▶ **SUPPLIED TEXT**:
....
Approximate Control Variate Monte Carlo

PyApprox Tutorial Library

Extending control variates to the practical case where the low-fidelity model statistic is unknown, using additional low-fidelity samples in its place.

Download Notebook

Download as Jupyter Notebook

Learning Objectives

After completing this tutorial, you will be able to:

Explain why an unknown low-fidelity mean undermines the CVMC correction
Write down the Approximate Control Variate (ACV) estimator and describe its two sample sets
Explain how the ratio $r$ of low-fidelity to high-fidelity samples controls variance reduction
Identify the limit in which ACV recovers the full CVMC variance reduction

Prerequisites

Complete Control Variate Monte Carlo before this tutorial.

The Problem: CVMC Needs a Number We Don’t Have

The CVMC estimator corrects the high-fidelity (HF) mean estimate using

\[ \hat{\mu}_\alpha^{\text{CV}} = \hat{\mu}_\alpha + \eta \left(\hat{\mu}_\kappa - \mu_\kappa\right). \]

The correction term $\hat{\mu}_\kappa - \mu_\kappa$ works because $\mu_\kappa$ is a fixed number: the true low-fidelity (LF) mean. Subtracting it centers the LF estimator error at zero, so the correction has mean zero and purely cancels correlated HF error.

For a practical numerical model, $\mu_\kappa$ is almost never known analytically. The natural instinct is to estimate it from samples. But this creates a problem: if we use the same $N$ samples to estimate both $\hat{\mu}_\alpha$ and $\hat{\mu}_\kappa$, the correction term becomes $\hat{\mu}_\kappa(\mathcal{Z}_N) - \hat{\mu}_\kappa(\mathcal{Z}_N) = 0$ — it vanishes identically and we gain nothing.

If instead we use a separate set of LF samples to estimate $\mu_\kappa$, the correction is no longer zero but it is now noisy — we are using one random quantity to cancel another. How noisy it is depends on how many LF samples we use.
....
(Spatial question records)
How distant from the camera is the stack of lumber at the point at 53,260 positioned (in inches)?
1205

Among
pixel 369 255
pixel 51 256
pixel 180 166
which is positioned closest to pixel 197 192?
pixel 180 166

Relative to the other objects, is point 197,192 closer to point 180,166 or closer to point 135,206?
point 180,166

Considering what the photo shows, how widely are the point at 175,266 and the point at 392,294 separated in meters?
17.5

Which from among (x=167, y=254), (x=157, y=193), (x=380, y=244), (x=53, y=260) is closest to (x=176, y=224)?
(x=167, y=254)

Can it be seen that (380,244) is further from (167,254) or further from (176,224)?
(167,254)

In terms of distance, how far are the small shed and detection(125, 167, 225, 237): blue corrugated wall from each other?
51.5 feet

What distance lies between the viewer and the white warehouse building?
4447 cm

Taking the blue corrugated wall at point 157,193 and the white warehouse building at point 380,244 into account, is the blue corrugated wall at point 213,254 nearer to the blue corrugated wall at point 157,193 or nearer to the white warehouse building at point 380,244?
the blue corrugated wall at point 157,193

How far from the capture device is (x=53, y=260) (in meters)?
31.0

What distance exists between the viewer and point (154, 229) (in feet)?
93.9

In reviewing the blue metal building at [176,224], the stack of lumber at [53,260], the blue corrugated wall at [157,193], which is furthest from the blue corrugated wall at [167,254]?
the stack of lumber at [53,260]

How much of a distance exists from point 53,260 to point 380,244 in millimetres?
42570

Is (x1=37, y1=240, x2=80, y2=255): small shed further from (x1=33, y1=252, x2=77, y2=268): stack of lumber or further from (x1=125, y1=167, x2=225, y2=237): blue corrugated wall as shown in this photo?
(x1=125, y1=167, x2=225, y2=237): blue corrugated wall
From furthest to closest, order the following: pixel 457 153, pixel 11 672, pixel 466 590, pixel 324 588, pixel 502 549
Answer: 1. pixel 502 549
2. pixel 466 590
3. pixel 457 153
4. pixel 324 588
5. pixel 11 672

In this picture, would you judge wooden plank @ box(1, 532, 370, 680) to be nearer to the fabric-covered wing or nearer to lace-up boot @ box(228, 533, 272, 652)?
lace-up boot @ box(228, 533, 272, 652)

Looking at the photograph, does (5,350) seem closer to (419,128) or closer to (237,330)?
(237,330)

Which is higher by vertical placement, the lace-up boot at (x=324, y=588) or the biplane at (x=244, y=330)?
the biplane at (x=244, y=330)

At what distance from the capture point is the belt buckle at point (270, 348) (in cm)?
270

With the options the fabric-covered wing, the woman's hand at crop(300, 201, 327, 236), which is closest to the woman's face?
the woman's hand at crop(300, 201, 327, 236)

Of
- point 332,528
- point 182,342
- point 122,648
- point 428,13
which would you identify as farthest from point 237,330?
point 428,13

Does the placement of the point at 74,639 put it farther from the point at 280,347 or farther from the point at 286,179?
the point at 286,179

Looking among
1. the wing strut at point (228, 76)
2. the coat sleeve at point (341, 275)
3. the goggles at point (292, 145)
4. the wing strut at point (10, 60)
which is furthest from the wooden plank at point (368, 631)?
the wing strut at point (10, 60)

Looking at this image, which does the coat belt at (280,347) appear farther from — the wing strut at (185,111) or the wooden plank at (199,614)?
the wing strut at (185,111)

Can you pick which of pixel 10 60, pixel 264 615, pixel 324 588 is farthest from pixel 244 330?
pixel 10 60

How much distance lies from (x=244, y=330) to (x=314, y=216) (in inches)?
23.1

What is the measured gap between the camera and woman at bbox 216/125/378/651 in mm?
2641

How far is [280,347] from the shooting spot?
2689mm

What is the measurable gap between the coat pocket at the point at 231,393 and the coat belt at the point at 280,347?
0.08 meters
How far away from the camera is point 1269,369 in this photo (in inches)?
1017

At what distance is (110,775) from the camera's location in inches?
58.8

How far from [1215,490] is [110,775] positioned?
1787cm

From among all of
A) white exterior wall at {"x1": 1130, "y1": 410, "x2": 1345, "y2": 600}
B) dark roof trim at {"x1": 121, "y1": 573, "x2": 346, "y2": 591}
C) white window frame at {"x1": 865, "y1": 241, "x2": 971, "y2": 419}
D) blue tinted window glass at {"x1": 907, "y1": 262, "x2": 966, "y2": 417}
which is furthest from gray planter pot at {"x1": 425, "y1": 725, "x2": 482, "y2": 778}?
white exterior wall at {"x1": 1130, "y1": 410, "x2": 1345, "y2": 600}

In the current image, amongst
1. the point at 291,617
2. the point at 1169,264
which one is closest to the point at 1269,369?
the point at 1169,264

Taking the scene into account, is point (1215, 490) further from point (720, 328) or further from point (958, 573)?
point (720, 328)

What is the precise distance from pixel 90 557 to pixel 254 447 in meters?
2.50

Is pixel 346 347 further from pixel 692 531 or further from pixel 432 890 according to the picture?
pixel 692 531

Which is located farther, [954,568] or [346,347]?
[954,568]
....
▶ **STATED TASK A**:
In the approximate control variate tutorial, what does the correction term become if the same N samples are used to estimate both the high-fidelity mean and the low-fidelity mean?
▶ **STATED TASK B**:
Carry on writing the approximate control variate tutorial, starting right after its final sentence.

▶ **ANSWER A**:
It vanishes identically and becomes zero, so nothing is gained.

▶ **ANSWER B**:
Figure 1 makes this concrete. Each panel shows the distribution of the corrected estimator when $\mu_\kappa$ is: (left) known exactly, (centre) estimated from a small LF sample, (right) estimated from a large LF sample.

Figure 1: Effect of an unknown $\mu_\kappa$ on the corrected estimator. Left: CVMC with $\mu_\kappa$ known exactly — the correction is precise and the histogram is narrow. Centre: the correction is built from a small independent LF sample ($r = 2$); the noisy estimate of $\mu_\kappa$ adds spread. Right: a large LF sample ($r = 20$) makes the LF mean estimate accurate and the histogram approaches the CVMC ideal.

The figure shows the core trade-off clearly. A noisy correction (centre) is better than no correction at all — it still reduces variance compared to plain MC — but it cannot match the precision of CVMC. A cheap LF model means we can afford large $r$, closing the gap to CVMC at modest extra cost.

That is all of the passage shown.